Problem to work on
Where a line of the data holds the word "name", copy that line.

Given records
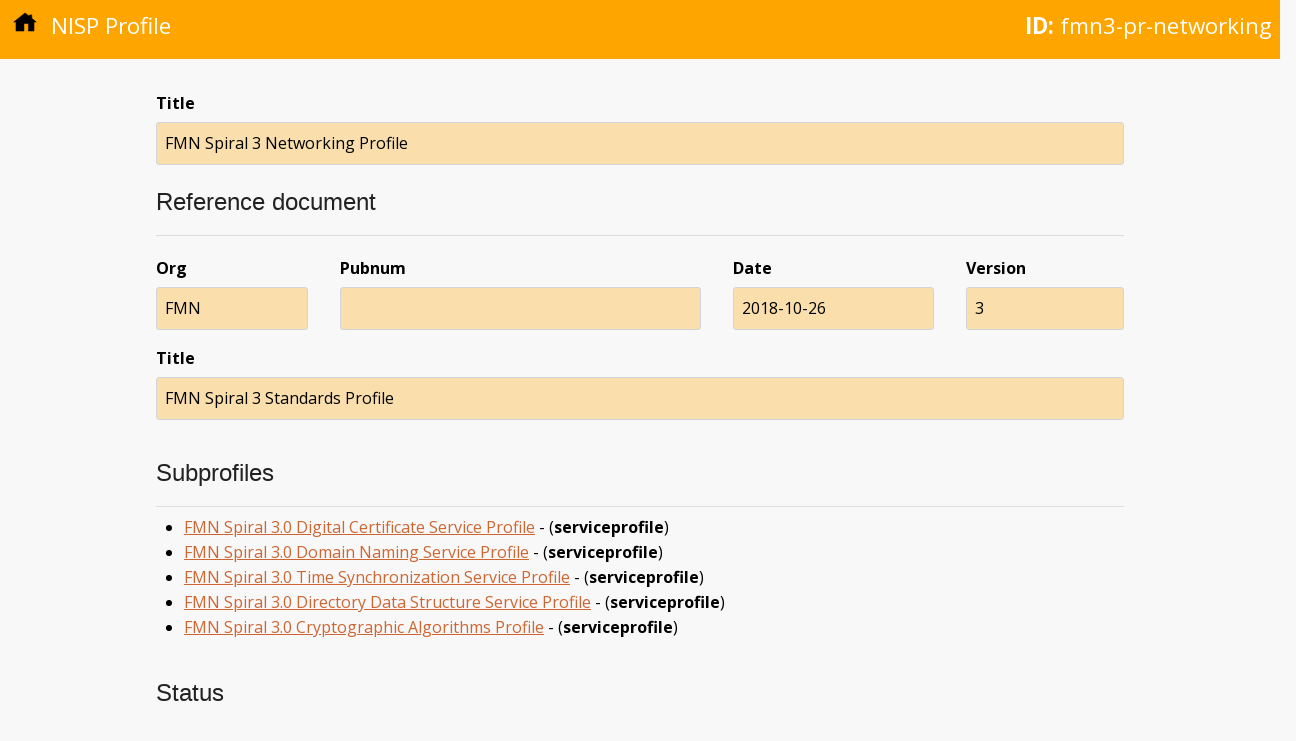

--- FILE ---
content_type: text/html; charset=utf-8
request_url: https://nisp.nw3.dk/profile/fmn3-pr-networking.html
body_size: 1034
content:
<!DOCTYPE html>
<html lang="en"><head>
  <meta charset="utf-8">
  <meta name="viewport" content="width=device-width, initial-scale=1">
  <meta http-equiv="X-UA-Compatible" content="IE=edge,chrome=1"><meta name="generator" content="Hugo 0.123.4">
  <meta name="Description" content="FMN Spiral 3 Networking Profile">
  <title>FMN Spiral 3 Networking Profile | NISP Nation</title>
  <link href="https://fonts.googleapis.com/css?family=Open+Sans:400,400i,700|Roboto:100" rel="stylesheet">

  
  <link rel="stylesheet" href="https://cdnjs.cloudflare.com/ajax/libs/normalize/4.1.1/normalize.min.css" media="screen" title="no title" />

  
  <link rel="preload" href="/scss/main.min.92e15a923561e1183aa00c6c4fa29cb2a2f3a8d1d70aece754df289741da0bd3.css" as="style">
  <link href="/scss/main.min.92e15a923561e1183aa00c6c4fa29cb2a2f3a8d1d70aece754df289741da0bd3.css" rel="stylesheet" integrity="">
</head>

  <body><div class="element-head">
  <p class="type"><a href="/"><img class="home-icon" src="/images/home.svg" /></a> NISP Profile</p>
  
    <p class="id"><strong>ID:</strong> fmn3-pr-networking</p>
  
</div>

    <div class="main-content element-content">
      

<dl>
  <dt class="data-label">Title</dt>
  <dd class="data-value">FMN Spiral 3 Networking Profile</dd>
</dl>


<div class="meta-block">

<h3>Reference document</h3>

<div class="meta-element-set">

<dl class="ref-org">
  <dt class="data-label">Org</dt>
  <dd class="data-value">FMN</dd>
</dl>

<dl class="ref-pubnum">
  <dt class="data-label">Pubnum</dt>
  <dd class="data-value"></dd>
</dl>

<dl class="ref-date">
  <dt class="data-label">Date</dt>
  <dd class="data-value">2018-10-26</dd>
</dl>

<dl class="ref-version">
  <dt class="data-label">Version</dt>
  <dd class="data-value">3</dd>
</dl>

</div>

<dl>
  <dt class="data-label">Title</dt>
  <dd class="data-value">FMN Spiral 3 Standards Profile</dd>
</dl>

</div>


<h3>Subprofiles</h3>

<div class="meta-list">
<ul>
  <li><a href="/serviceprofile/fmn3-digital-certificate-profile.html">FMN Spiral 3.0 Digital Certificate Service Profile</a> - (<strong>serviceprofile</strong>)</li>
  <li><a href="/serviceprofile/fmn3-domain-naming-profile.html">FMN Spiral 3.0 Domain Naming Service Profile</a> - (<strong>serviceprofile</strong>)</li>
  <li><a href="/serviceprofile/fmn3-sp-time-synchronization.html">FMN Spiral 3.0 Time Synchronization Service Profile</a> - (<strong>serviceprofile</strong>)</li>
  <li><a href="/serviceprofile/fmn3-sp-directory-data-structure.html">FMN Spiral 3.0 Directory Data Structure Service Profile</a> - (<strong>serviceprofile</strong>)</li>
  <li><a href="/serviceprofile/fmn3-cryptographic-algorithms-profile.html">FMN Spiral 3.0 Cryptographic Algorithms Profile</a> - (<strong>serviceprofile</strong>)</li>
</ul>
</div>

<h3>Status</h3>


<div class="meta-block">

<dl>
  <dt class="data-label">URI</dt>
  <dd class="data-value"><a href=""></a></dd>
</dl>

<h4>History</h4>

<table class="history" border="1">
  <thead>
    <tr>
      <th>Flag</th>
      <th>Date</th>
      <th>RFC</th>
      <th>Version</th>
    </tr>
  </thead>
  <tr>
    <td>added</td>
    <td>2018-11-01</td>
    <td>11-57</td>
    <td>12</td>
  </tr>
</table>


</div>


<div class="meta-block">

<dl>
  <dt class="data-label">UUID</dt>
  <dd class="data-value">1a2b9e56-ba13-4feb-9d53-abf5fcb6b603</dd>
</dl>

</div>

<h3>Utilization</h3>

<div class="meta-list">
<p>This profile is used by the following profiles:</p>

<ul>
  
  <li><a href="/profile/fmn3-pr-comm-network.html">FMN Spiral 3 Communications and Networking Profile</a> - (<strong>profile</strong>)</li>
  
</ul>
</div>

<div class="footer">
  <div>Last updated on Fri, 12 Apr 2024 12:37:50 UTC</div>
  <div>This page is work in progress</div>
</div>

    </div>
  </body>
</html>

Task response
  <meta name="viewport" content="width=device-width, initial-scale=1">
  <meta http-equiv="X-UA-Compatible" content="IE=edge,chrome=1"><meta name="generator" content="Hugo 0.123.4">
  <meta name="Description" content="FMN Spiral 3 Networking Profile">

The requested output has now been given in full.